>> start Document extract
Sicilians, like other immigrant groups, came to Chicago to find work. The legend grew that if a man could not “make it” in Chicago, he could not make it anywhere (Philpot, 1991). While the economic advances of earlier immigrants, including Northern Italians, allowed them to move to newer areas of the city, Sicilians and other new immigrant groups settled in the working class slums that had sprung up adjacent to the factories surrounding the Chicago River. Sociologists referred to this semi-circular belt between the downtown business area and the more desirable neighbourhoods of Chicago as the “zone in transition” (Burgess et al.,  1967). It was here that the poor settled to gain a foothold in American society; and it was here that social conditions were the worst in the city. Sociologists at the University of Chicago described these areas as disorganised. They were disorganised to the extent that local families suffered from poverty, sickness, poor housing, and the difficulties of adjustment to urban life.

Little Sicily also had a reputation for crime. During the early 1900s, Little Sicily was the centre of Black Hand extortion in Chicago. The Black Hand was not a criminal organisation, as many believe, but a method of crime in which unsuspecting victims were simply sent a letter demanding money upon threat of violence. A recent study of 261 Black Hand crimes in Chicago found that over one-third (90) occurred in and around Little Sicily (Lombardo, 2010). In spite of its notoriety, the Black Hand crime wave only lasted for several years. Diligent action by the Chicago police and the White Hand Society, a group of Italian-American business and community leaders, brought Black Hand crime to an end.

The end of Black Hand crime, however, did not bring an end to crime in Little Sicily. In 1920, the Volstead Act ended the sale of alcoholic beverages in the United States. Although illegal, there was still a great demand for liquor. This demand was filled by various gangs around Chicago. Little Sicily was no exception. In Little Sicily, bootlegging was under the control of the Aiello brothers (Chicago Daily Tribune, 1927). The Aiello’s owned a bakery at 473 West Division Street in the heart of the community. They were a large and extensive family of nine brothers and numerous cousins. The Aiellos were fiercely independent and spurned the advances of the Capone mob, which was attempting to consolidate all illegal liquor traffic in Chicago. Eventually war broke out between the competing factions. Within a year, a dozen men were killed in Chicago’s Little Sicily neighbourhood and $75,000 worth of property was firebombed as the Aiello and Capone forces battled for control of the liquor business (Chicago Daily Tribune, 1928).
>> end Document extract
>> start Data provided
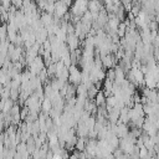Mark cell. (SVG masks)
>> end Data provided
>> start Data provided
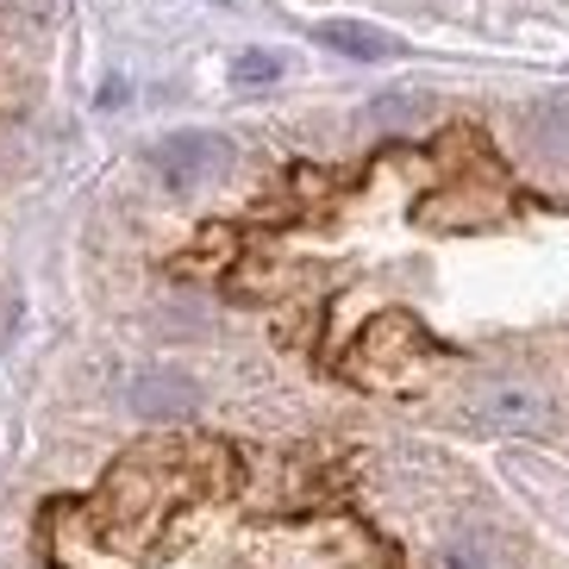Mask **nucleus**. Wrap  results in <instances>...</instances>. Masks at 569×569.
>> end Data provided
» Given instruction
In the text on Little Sicily, what address was the Aiello brothers' bakery at?

» Written response
473 West Division Street